CFA was conducted to test the accuracy of the factor structure identified in the EFA within the scope of the HPV-KS construct validity to identify the relevance values. The CFA found that the χ2/SD, Goodness of Fit Index, Adjusted Goodness of Fit Index, Comparative Fit Index, Root Mean Square Error of Approximation, and Normed Fit Indexes of the Turkish version had acceptable values (32) (Table 4). The first factor included items 1 to 16 and this factor was termed General HPV knowledge. The fourth factor included items 17 to 22 and this factor was termed HPV Testing Knowledge and consisted of the original scale’s second subscale. The third factor included items 23 through 27 and this factor was termed HPV vaccine knowledge and was the original scale’s third subscale. The 28th and 29th items in the HPV vaccine knowledge scale in the original HPV-KS were separated from this scale because of the factor analysis. The second factor included items 28 to 33 and this factor was named as HPV vaccine availability (Table 3, Figure 1).
Reliability analysis
In the current study, item analysis was conducted to determine the internal consistency of the HPV-KS. Item-total correlations were evaluated to analyze the contribution of the items to the total score. The item analysis determined that each item was positively correlated with the total scale in a range of 0.53 to 0.80 and that there was no need to remove any items from the scale. The scale’s internal reliability coefficient was calculated to determine the internal consistency. Cronbach’s alpha of the HPV-KS was 0.96 for the total scale (Table 5). When any item of the HPV-KS was deleted, there was no change in the scale’s reliability coefficient.

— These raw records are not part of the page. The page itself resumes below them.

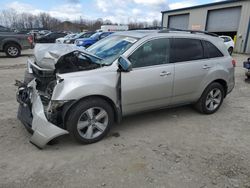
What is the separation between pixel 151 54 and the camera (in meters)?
3.71

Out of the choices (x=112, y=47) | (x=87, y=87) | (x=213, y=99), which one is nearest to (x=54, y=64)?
(x=87, y=87)

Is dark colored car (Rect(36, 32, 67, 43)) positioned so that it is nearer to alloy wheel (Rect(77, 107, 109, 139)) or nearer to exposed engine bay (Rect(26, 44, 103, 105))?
exposed engine bay (Rect(26, 44, 103, 105))

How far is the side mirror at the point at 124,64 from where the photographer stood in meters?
3.27

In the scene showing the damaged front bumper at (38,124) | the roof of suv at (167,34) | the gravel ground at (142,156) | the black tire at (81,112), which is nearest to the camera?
the gravel ground at (142,156)

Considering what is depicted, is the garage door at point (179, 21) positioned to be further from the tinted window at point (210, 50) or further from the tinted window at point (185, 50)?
the tinted window at point (185, 50)

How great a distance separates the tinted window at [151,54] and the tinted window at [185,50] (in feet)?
0.49

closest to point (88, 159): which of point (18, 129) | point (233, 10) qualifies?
point (18, 129)

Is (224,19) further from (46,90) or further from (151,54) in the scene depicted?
(46,90)

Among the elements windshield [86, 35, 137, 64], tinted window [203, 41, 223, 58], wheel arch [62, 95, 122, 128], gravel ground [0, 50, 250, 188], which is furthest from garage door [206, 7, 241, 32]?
wheel arch [62, 95, 122, 128]

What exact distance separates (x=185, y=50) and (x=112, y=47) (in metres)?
1.37

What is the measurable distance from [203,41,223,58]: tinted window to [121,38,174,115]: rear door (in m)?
0.96

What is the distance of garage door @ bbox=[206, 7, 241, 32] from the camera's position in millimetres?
19484

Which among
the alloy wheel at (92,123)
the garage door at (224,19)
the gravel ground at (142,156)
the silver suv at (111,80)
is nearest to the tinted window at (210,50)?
the silver suv at (111,80)

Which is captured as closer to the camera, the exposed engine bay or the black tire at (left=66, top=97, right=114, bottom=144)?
the black tire at (left=66, top=97, right=114, bottom=144)
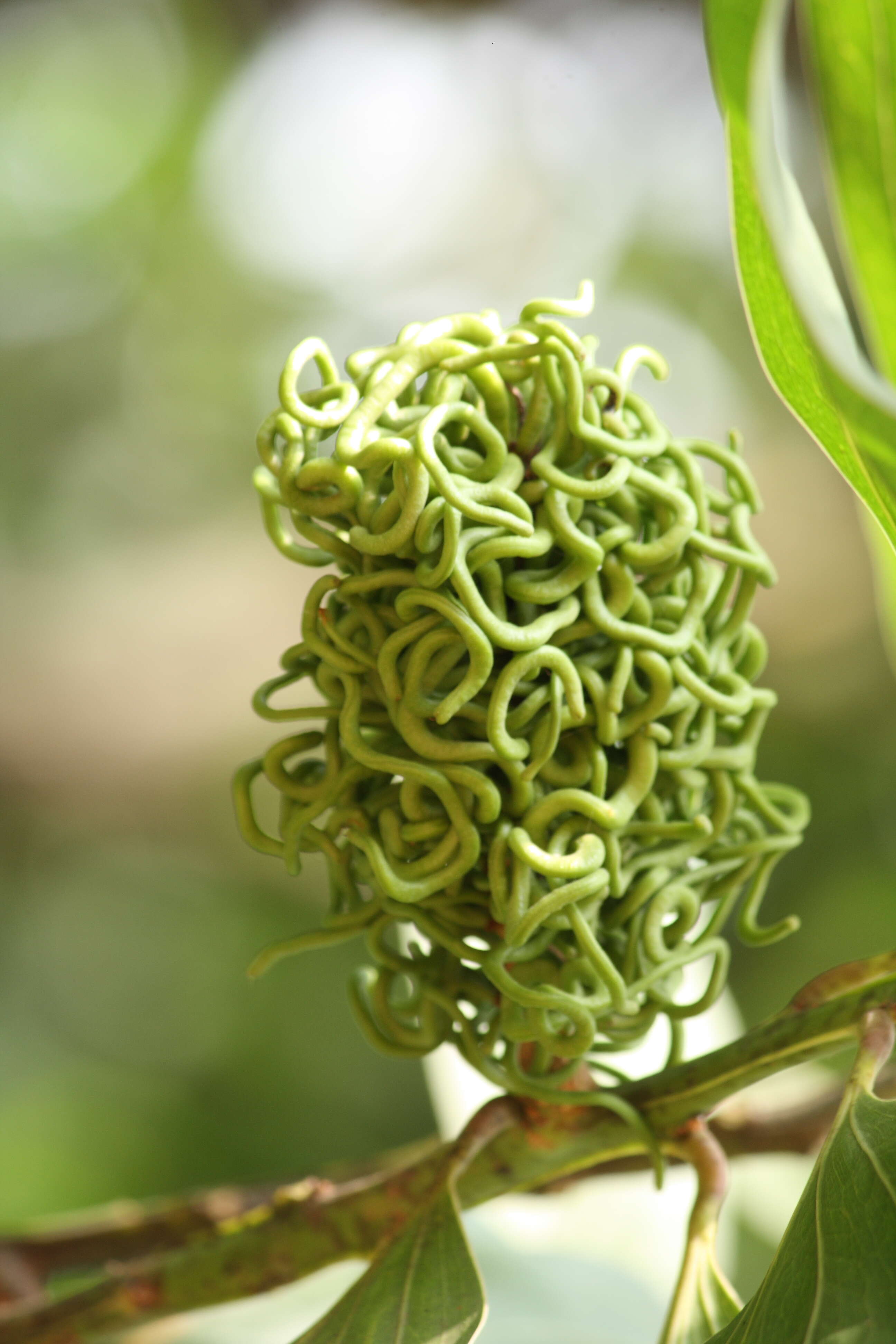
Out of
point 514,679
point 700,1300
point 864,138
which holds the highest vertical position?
point 864,138

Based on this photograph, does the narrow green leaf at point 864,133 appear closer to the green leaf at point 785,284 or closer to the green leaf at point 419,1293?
the green leaf at point 785,284

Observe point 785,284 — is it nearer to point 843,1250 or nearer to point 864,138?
point 864,138

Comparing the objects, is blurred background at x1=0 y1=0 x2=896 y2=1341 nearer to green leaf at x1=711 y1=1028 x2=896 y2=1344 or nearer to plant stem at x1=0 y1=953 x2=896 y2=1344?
plant stem at x1=0 y1=953 x2=896 y2=1344

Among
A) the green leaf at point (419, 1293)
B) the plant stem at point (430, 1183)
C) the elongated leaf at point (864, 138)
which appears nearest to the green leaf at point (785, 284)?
the elongated leaf at point (864, 138)

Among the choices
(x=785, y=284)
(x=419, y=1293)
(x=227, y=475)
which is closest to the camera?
(x=785, y=284)

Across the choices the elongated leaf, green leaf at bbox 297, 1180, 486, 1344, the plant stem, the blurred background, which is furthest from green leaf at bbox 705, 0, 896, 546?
the blurred background

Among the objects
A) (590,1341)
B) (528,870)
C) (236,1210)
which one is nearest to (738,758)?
(528,870)

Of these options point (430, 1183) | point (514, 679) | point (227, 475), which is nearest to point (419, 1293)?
point (430, 1183)
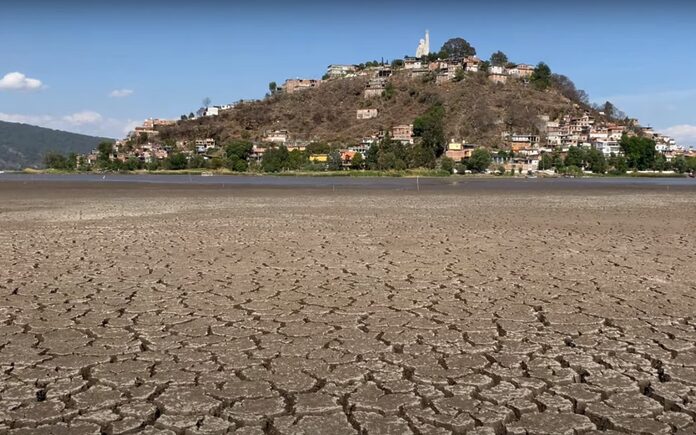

In this study, Spearman’s correlation analysis was used to assess the relationship between the HPV-KS total score of the 920 participants and the HPV-KS total retest score applied to 140 participants to determine the internal consistency of the HPV-KS. The analysis found a statistically significant positive relationship between the two applications (r=0.166; p=0.05).
Relationship between the HPV-KS and some sociodemographic characteristics
A statistically significant difference was found between the female participants’ Pap tests and the HPV-KS scale total and subscale mean scores (p<0.05). The total scale and subscale mean scores of the women who had Pap tests were higher than the mean scores of the women who did not (z=2.454, p=0.01). According to the analyses between gender, marital status, marriage duration, age, family type, economic income level, perception of income, longest-lived region, health history, and sexual health-related features and the HPV-KS total scale and subscale mean scores, there was no statistically significant relationship (p>0.05).
Study Limitations
The fact that the study was conducted in a single center was considered as a limitation of the study.